[Stored items]
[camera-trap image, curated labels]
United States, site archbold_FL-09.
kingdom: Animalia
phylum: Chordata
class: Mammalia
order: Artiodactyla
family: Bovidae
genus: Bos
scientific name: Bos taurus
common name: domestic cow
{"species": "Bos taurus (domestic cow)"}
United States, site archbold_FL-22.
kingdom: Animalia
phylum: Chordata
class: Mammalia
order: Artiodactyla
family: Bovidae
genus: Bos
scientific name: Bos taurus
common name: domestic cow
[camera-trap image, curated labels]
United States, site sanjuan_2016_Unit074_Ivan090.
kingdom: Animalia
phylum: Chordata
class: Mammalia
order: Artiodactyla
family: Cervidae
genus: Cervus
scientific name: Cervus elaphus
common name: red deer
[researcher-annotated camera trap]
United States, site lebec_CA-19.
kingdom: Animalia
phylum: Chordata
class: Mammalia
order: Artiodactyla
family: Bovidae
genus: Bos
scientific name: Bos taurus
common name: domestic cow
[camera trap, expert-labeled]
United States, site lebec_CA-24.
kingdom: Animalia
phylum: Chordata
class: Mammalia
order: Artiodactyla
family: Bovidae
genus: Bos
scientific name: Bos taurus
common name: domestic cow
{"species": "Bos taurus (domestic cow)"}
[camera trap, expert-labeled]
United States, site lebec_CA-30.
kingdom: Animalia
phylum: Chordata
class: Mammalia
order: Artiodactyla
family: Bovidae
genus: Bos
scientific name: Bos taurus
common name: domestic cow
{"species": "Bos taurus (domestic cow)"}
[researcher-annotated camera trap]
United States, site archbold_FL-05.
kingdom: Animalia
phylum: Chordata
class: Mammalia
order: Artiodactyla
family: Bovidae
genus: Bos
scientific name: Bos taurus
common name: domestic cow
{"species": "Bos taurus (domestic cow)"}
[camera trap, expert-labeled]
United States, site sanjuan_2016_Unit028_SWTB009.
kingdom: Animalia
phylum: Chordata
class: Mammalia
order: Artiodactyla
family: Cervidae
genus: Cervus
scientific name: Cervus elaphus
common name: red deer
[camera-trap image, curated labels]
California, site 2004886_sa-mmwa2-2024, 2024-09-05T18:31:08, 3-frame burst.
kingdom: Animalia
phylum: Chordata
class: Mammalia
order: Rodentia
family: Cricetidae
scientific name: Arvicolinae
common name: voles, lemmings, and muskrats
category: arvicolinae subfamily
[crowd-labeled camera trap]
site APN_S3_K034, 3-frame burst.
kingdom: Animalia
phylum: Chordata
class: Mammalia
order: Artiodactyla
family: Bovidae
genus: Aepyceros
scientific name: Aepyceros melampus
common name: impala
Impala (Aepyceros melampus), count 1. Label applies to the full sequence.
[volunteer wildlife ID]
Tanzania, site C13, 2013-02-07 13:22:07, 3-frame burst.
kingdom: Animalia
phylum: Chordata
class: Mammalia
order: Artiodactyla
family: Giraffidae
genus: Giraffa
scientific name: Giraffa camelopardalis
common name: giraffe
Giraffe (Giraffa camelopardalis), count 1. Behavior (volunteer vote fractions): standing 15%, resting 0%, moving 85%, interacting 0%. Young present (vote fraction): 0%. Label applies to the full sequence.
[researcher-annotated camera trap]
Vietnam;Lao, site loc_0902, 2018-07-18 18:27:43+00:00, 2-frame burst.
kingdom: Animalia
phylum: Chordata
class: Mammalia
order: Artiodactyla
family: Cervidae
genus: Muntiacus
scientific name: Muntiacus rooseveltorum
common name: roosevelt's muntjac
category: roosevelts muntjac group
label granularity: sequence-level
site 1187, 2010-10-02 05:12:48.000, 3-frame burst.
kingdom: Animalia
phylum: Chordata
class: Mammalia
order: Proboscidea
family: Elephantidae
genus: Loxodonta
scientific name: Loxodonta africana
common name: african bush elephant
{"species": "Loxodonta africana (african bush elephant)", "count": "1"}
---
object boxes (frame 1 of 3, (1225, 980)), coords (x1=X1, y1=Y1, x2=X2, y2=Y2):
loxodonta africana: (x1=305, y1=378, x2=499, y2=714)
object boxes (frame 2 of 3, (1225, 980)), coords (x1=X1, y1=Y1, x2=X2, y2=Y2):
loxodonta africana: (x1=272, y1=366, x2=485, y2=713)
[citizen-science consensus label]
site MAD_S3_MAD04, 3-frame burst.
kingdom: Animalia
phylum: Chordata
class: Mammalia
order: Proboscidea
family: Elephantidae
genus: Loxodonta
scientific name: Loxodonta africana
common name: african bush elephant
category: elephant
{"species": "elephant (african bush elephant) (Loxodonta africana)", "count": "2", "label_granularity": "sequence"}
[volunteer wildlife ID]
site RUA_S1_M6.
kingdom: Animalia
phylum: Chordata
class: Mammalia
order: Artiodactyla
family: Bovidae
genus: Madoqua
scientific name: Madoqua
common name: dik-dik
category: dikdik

● TASK STATEMENT
Nothing should be left out. Reproduce all the entries precisely.

● RESULT FOR THIS TASK
[camera-trap image, curated labels]
United States, site archbold_FL-09.
kingdom: Animalia
phylum: Chordata
class: Mammalia
order: Artiodactyla
family: Bovidae
genus: Bos
scientific name: Bos taurus
common name: domestic cow
{"species": "Bos taurus (domestic cow)"}
United States, site archbold_FL-22.
kingdom: Animalia
phylum: Chordata
class: Mammalia
order: Artiodactyla
family: Bovidae
genus: Bos
scientific name: Bos taurus
common name: domestic cow
[camera-trap image, curated labels]
United States, site sanjuan_2016_Unit074_Ivan090.
kingdom: Animalia
phylum: Chordata
class: Mammalia
order: Artiodactyla
family: Cervidae
genus: Cervus
scientific name: Cervus elaphus
common name: red deer
[researcher-annotated camera trap]
United States, site lebec_CA-19.
kingdom: Animalia
phylum: Chordata
class: Mammalia
order: Artiodactyla
family: Bovidae
genus: Bos
scientific name: Bos taurus
common name: domestic cow
[camera trap, expert-labeled]
United States, site lebec_CA-24.
kingdom: Animalia
phylum: Chordata
class: Mammalia
order: Artiodactyla
family: Bovidae
genus: Bos
scientific name: Bos taurus
common name: domestic cow
{"species": "Bos taurus (domestic cow)"}
[camera trap, expert-labeled]
United States, site lebec_CA-30.
kingdom: Animalia
phylum: Chordata
class: Mammalia
order: Artiodactyla
family: Bovidae
genus: Bos
scientific name: Bos taurus
common name: domestic cow
{"species": "Bos taurus (domestic cow)"}
[researcher-annotated camera trap]
United States, site archbold_FL-05.
kingdom: Animalia
phylum: Chordata
class: Mammalia
order: Artiodactyla
family: Bovidae
genus: Bos
scientific name: Bos taurus
common name: domestic cow
{"species": "Bos taurus (domestic cow)"}
[camera trap, expert-labeled]
United States, site sanjuan_2016_Unit028_SWTB009.
kingdom: Animalia
phylum: Chordata
class: Mammalia
order: Artiodactyla
family: Cervidae
genus: Cervus
scientific name: Cervus elaphus
common name: red deer
[camera-trap image, curated labels]
California, site 2004886_sa-mmwa2-2024, 2024-09-05T18:31:08, 3-frame burst.
kingdom: Animalia
phylum: Chordata
class: Mammalia
order: Rodentia
family: Cricetidae
scientific name: Arvicolinae
common name: voles, lemmings, and muskrats
category: arvicolinae subfamily
[crowd-labeled camera trap]
site APN_S3_K034, 3-frame burst.
kingdom: Animalia
phylum: Chordata
class: Mammalia
order: Artiodactyla
family: Bovidae
genus: Aepyceros
scientific name: Aepyceros melampus
common name: impala
Impala (Aepyceros melampus), count 1. Label applies to the full sequence.
[volunteer wildlife ID]
Tanzania, site C13, 2013-02-07 13:22:07, 3-frame burst.
kingdom: Animalia
phylum: Chordata
class: Mammalia
order: Artiodactyla
family: Giraffidae
genus: Giraffa
scientific name: Giraffa camelopardalis
common name: giraffe
Giraffe (Giraffa camelopardalis), count 1. Behavior (volunteer vote fractions): standing 15%, resting 0%, moving 85%, interacting 0%. Young present (vote fraction): 0%. Label applies to the full sequence.
[researcher-annotated camera trap]
Vietnam;Lao, site loc_0902, 2018-07-18 18:27:43+00:00, 2-frame burst.
kingdom: Animalia
phylum: Chordata
class: Mammalia
order: Artiodactyla
family: Cervidae
genus: Muntiacus
scientific name: Muntiacus rooseveltorum
common name: roosevelt's muntjac
category: roosevelts muntjac group
label granularity: sequence-level
site 1187, 2010-10-02 05:12:48.000, 3-frame burst.
kingdom: Animalia
phylum: Chordata
class: Mammalia
order: Proboscidea
family: Elephantidae
genus: Loxodonta
scientific name: Loxodonta africana
common name: african bush elephant
{"species": "Loxodonta africana (african bush elephant)", "count": "1"}
---
object boxes (frame 1 of 3, (1225, 980)), coords (x1=X1, y1=Y1, x2=X2, y2=Y2):
loxodonta africana: (x1=305, y1=378, x2=499, y2=714)
object boxes (frame 2 of 3, (1225, 980)), coords (x1=X1, y1=Y1, x2=X2, y2=Y2):
loxodonta africana: (x1=272, y1=366, x2=485, y2=713)
[citizen-science consensus label]
site MAD_S3_MAD04, 3-frame burst.
kingdom: Animalia
phylum: Chordata
class: Mammalia
order: Proboscidea
family: Elephantidae
genus: Loxodonta
scientific name: Loxodonta africana
common name: african bush elephant
category: elephant
{"species": "elephant (african bush elephant) (Loxodonta africana)", "count": "2", "label_granularity": "sequence"}
[volunteer wildlife ID]
site RUA_S1_M6.
kingdom: Animalia
phylum: Chordata
class: Mammalia
order: Artiodactyla
family: Bovidae
genus: Madoqua
scientific name: Madoqua
common name: dik-dik
category: dikdik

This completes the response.